begin

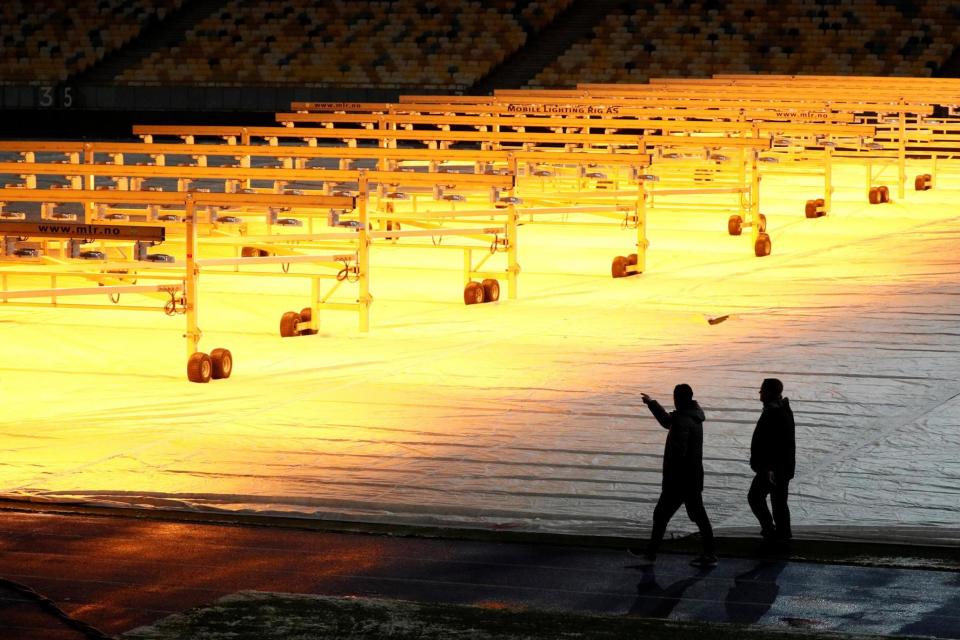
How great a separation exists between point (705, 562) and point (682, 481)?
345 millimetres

end
begin

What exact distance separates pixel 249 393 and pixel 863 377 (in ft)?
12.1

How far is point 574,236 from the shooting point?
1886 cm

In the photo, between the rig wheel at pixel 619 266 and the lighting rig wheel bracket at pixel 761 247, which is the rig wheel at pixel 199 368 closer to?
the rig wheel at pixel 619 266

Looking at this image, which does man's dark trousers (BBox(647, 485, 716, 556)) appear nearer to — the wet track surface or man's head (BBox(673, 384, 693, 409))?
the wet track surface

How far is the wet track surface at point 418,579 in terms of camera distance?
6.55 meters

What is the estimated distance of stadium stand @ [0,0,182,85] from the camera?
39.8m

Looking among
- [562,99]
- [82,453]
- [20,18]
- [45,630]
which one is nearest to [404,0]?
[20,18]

end

WHAT YOU WILL DO → Copy the material from the line with "How great a" to the line with "345 millimetres", putting "distance" in place of "separation" and leaving everything else untouched.

RESULT OF THE TASK →
How great a distance exists between point (705, 562) and point (682, 481)?
345 millimetres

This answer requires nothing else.